§ WHAT YOU HAVE TO DO:
Everything from the line with "Among the hat" through the last line of the records below should be copied exactly, both ends included.

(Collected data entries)
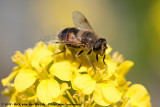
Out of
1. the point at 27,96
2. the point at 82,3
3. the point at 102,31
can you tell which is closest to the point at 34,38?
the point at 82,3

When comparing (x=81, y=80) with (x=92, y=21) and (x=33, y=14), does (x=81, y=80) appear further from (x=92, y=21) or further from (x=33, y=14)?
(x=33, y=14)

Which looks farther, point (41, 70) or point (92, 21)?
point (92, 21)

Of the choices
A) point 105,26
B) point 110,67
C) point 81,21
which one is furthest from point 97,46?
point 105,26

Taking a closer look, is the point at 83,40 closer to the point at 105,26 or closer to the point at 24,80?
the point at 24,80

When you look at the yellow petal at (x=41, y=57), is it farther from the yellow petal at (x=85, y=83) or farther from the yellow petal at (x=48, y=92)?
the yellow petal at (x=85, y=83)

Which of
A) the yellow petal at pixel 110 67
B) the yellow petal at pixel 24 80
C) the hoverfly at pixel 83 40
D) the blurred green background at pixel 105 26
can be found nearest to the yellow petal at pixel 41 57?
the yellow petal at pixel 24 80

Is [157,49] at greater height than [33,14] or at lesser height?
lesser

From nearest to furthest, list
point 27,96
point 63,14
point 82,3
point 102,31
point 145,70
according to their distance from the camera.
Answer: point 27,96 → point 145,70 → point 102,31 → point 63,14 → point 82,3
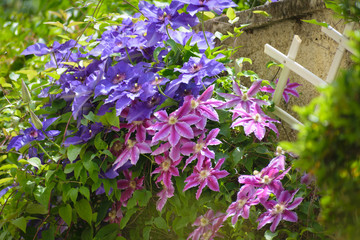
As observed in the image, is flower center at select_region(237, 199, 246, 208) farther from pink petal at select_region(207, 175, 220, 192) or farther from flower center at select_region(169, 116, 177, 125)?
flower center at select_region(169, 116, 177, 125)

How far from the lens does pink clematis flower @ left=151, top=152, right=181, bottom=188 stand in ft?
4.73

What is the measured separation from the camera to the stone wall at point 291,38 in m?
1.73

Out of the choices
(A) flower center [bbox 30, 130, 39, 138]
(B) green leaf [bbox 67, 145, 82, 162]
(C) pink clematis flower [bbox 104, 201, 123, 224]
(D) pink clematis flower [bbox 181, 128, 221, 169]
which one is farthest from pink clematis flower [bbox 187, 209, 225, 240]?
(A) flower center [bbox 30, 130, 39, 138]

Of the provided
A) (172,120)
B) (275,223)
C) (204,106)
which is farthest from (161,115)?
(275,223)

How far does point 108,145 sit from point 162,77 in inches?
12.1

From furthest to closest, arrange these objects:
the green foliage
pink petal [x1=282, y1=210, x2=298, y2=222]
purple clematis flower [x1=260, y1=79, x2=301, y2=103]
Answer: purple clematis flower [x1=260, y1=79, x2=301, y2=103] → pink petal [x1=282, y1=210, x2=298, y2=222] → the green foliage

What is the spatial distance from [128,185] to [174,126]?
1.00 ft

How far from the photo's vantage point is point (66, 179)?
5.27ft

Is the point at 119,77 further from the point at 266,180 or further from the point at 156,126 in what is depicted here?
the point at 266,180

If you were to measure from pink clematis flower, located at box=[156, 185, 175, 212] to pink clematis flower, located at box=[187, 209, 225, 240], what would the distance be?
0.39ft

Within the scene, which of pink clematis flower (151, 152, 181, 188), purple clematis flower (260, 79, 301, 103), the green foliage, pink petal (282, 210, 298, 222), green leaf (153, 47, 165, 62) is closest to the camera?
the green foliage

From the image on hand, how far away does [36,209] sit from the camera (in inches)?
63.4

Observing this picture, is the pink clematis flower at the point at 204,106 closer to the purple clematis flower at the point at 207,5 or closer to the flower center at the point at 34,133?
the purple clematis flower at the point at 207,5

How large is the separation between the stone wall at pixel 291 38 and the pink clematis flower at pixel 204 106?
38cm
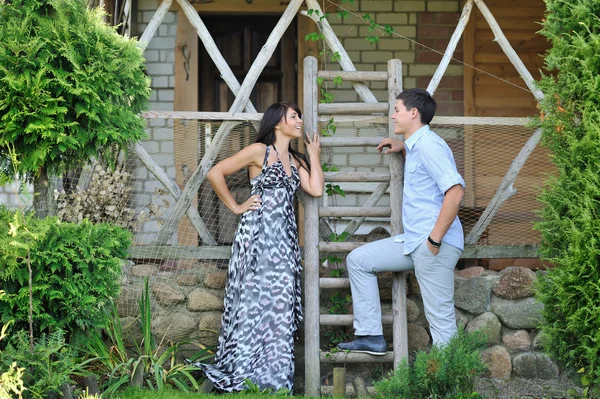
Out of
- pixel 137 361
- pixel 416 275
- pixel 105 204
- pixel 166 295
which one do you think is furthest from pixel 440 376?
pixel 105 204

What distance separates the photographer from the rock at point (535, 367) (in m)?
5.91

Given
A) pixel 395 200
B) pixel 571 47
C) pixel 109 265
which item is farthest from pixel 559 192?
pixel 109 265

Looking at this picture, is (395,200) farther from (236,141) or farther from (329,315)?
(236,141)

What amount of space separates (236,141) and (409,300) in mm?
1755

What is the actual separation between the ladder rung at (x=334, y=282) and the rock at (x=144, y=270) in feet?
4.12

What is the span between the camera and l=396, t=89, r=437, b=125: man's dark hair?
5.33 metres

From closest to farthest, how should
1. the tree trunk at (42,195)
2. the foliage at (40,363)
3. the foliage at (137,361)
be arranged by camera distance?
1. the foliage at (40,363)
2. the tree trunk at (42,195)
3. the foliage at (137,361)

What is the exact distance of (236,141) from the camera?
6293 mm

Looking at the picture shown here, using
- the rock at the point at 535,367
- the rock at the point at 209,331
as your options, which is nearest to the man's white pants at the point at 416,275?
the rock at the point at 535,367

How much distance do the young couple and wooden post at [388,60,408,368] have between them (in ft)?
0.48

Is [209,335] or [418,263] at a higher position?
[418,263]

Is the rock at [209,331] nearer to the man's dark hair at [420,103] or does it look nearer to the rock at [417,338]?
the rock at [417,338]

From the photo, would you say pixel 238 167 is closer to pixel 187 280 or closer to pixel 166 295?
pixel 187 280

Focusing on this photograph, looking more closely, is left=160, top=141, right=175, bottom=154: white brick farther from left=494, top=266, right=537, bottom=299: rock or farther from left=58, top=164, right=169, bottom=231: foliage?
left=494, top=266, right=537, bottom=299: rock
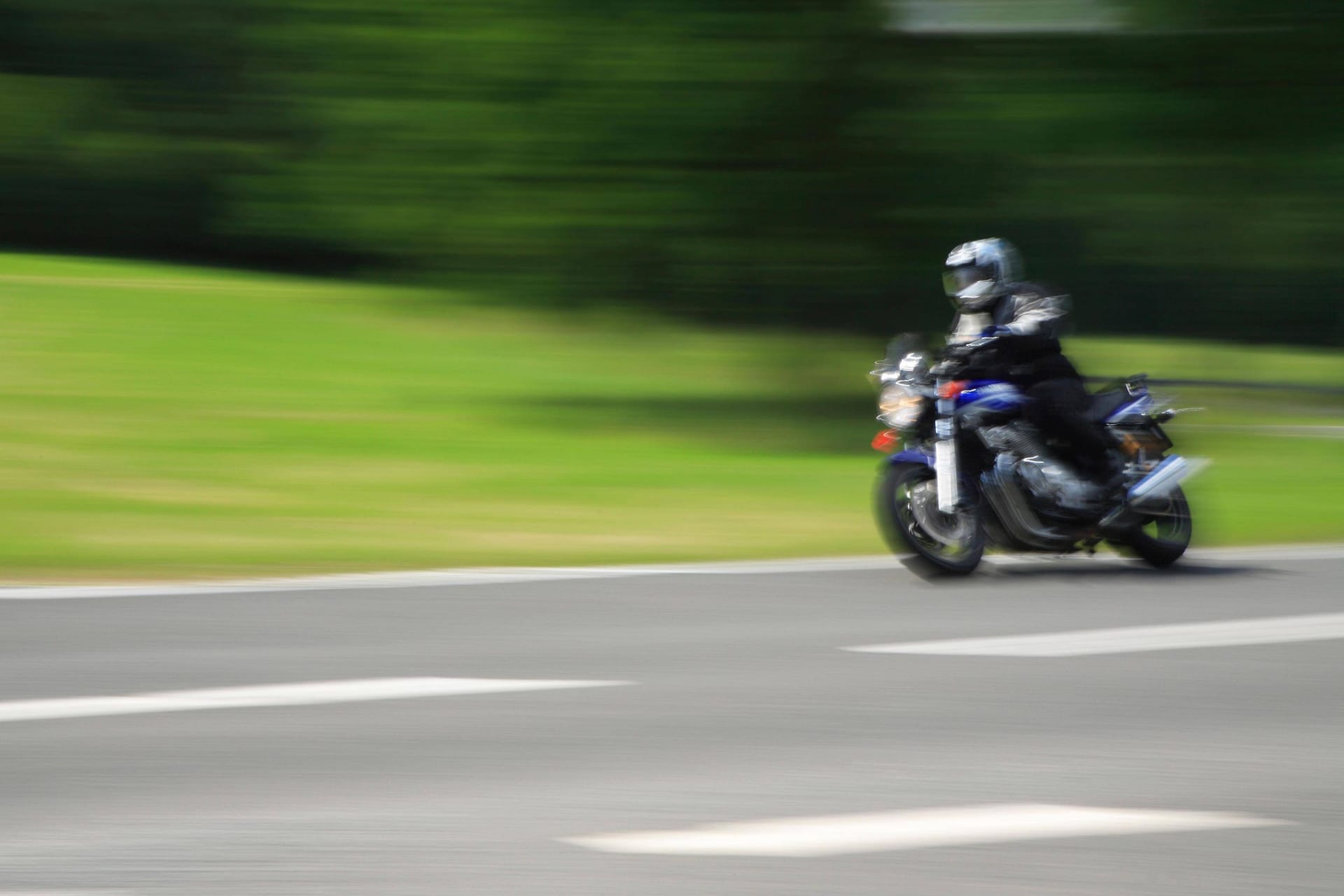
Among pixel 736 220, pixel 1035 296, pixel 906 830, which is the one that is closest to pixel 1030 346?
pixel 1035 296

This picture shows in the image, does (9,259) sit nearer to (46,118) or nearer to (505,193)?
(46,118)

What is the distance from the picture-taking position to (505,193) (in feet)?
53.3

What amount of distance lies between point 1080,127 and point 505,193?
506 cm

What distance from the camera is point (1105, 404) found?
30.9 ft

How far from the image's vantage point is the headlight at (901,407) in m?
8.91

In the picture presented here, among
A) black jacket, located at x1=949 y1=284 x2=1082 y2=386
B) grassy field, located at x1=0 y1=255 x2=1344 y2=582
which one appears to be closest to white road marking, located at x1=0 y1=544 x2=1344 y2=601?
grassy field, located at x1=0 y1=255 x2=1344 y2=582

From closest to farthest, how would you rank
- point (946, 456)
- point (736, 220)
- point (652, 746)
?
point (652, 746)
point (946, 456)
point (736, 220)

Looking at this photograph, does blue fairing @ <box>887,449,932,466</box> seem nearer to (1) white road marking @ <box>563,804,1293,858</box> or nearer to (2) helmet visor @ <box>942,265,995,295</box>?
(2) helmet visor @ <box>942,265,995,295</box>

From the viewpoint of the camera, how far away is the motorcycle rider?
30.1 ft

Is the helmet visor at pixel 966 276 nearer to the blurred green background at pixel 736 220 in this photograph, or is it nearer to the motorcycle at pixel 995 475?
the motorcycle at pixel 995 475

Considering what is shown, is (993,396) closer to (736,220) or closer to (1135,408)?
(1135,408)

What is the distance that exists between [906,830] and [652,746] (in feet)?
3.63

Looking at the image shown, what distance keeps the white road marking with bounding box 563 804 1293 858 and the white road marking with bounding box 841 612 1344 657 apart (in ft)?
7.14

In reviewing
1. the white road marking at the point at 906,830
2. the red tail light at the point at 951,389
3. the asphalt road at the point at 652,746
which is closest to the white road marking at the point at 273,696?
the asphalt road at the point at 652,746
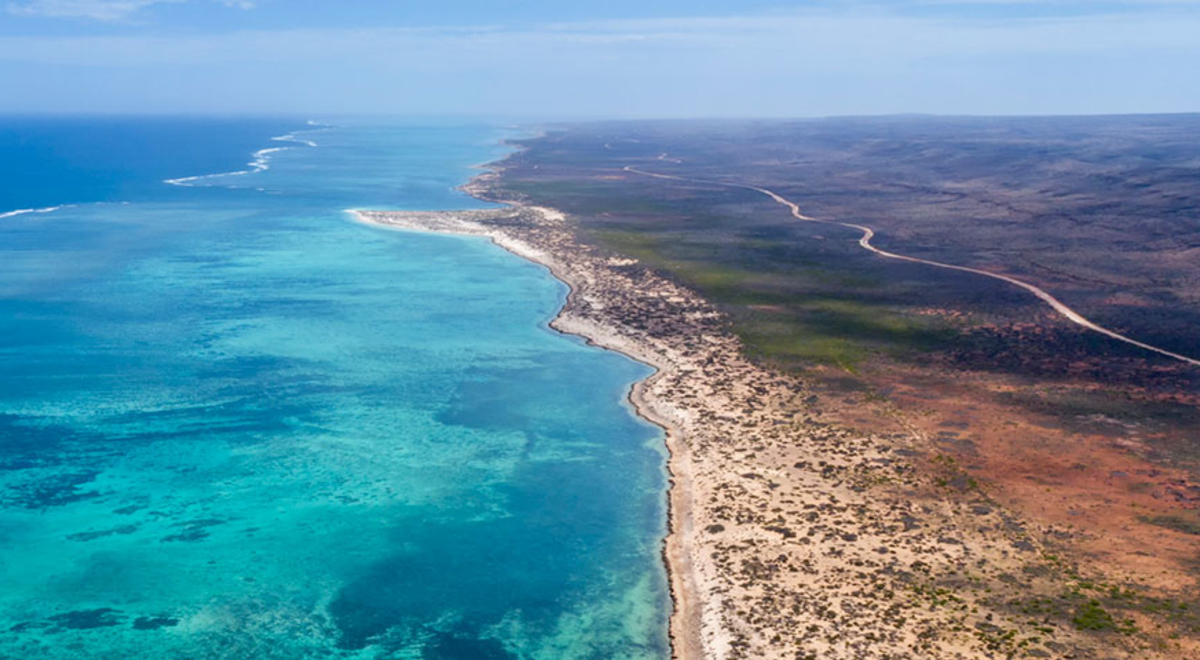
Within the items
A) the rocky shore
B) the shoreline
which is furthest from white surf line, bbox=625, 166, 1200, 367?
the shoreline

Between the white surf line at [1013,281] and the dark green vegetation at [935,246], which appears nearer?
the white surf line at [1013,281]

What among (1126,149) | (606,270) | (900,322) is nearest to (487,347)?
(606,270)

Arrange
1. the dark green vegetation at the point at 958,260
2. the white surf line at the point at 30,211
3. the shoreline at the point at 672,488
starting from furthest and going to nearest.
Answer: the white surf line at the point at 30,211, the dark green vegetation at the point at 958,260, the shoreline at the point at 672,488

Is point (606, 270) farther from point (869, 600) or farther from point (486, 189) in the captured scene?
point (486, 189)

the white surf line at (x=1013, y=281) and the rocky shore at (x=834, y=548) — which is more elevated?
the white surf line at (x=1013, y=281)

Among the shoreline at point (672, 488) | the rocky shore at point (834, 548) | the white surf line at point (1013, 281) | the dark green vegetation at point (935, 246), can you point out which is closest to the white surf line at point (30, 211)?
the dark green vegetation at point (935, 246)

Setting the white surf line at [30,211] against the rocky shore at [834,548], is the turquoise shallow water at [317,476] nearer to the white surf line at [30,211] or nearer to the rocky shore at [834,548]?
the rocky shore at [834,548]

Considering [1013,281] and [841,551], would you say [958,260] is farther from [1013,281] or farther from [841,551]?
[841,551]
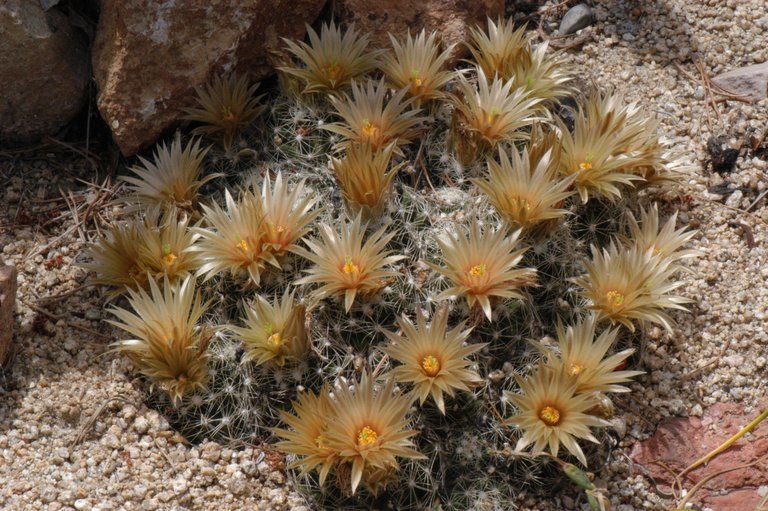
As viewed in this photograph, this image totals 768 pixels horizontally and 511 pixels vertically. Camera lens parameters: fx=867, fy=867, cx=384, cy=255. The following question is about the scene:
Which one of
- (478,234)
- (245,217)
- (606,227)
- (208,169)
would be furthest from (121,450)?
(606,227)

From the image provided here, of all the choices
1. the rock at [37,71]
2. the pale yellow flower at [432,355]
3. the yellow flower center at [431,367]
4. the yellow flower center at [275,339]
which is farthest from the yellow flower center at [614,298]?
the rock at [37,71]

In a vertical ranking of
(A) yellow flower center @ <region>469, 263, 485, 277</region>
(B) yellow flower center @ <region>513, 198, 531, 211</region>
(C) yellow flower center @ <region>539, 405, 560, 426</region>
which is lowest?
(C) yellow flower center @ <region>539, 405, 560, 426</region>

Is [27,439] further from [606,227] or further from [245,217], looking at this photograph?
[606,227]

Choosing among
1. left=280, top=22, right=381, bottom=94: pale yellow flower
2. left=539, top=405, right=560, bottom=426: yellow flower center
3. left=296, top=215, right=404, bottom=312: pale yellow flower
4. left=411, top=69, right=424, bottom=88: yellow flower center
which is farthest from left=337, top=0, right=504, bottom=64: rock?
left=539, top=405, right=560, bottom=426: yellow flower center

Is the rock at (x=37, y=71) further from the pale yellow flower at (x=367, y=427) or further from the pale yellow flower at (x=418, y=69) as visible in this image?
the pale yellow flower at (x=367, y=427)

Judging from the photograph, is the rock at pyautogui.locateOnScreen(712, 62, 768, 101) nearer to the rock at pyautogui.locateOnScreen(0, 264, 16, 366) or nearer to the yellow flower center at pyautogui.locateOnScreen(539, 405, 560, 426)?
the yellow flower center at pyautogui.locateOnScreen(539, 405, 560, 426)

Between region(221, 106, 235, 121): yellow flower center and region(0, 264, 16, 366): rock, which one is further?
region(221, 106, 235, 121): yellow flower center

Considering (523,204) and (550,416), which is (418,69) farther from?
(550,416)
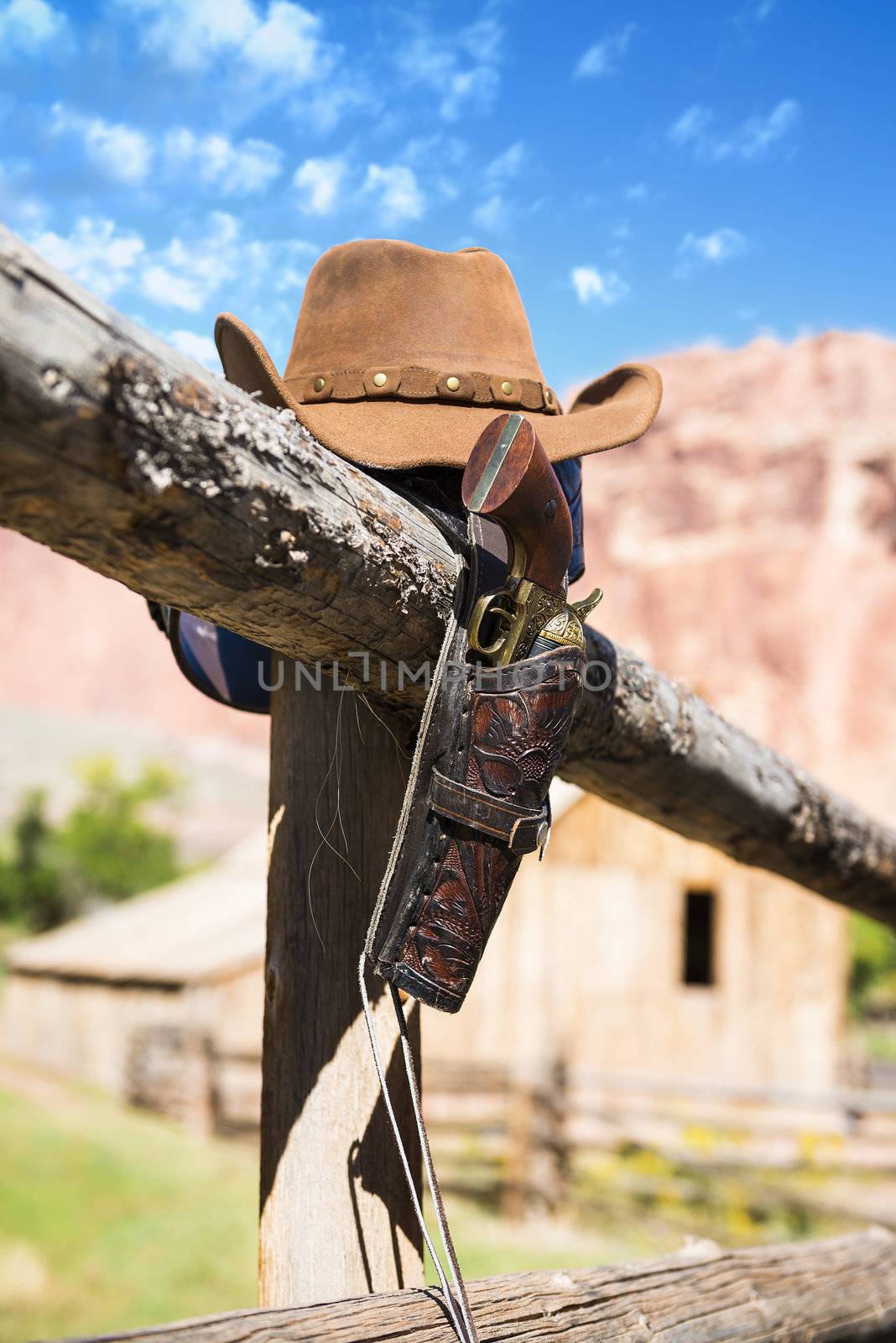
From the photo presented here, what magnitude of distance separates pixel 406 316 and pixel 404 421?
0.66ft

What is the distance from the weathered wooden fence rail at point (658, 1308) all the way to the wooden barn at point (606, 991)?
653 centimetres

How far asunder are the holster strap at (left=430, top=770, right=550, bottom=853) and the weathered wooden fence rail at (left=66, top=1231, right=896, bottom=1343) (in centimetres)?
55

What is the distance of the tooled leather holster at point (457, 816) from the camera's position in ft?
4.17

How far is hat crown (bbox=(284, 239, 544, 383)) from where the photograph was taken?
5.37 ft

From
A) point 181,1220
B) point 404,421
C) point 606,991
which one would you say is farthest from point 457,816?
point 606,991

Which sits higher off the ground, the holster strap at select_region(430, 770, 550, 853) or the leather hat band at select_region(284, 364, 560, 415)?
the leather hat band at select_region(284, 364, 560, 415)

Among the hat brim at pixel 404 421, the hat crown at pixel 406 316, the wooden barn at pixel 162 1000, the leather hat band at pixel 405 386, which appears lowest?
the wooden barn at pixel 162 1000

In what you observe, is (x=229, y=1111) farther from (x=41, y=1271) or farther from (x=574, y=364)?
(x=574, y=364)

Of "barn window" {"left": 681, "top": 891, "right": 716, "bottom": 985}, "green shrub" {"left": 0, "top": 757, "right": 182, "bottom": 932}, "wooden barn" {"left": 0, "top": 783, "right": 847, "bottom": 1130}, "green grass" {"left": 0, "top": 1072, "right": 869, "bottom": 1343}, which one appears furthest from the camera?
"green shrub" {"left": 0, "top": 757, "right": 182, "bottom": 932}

§ WRITTEN REPLY:
Among the hat brim at pixel 404 421, the hat crown at pixel 406 316, the wooden barn at pixel 162 1000, the leather hat band at pixel 405 386, which appears lowest?
the wooden barn at pixel 162 1000

In what you observe, is (x=229, y=1111) farther from (x=41, y=1271) or farther from (x=574, y=364)?
(x=574, y=364)

Of "barn window" {"left": 681, "top": 891, "right": 716, "bottom": 985}, "green shrub" {"left": 0, "top": 757, "right": 182, "bottom": 932}, "wooden barn" {"left": 0, "top": 783, "right": 847, "bottom": 1130}, "green grass" {"left": 0, "top": 1072, "right": 869, "bottom": 1343}, which one appears furthest from the camera?
"green shrub" {"left": 0, "top": 757, "right": 182, "bottom": 932}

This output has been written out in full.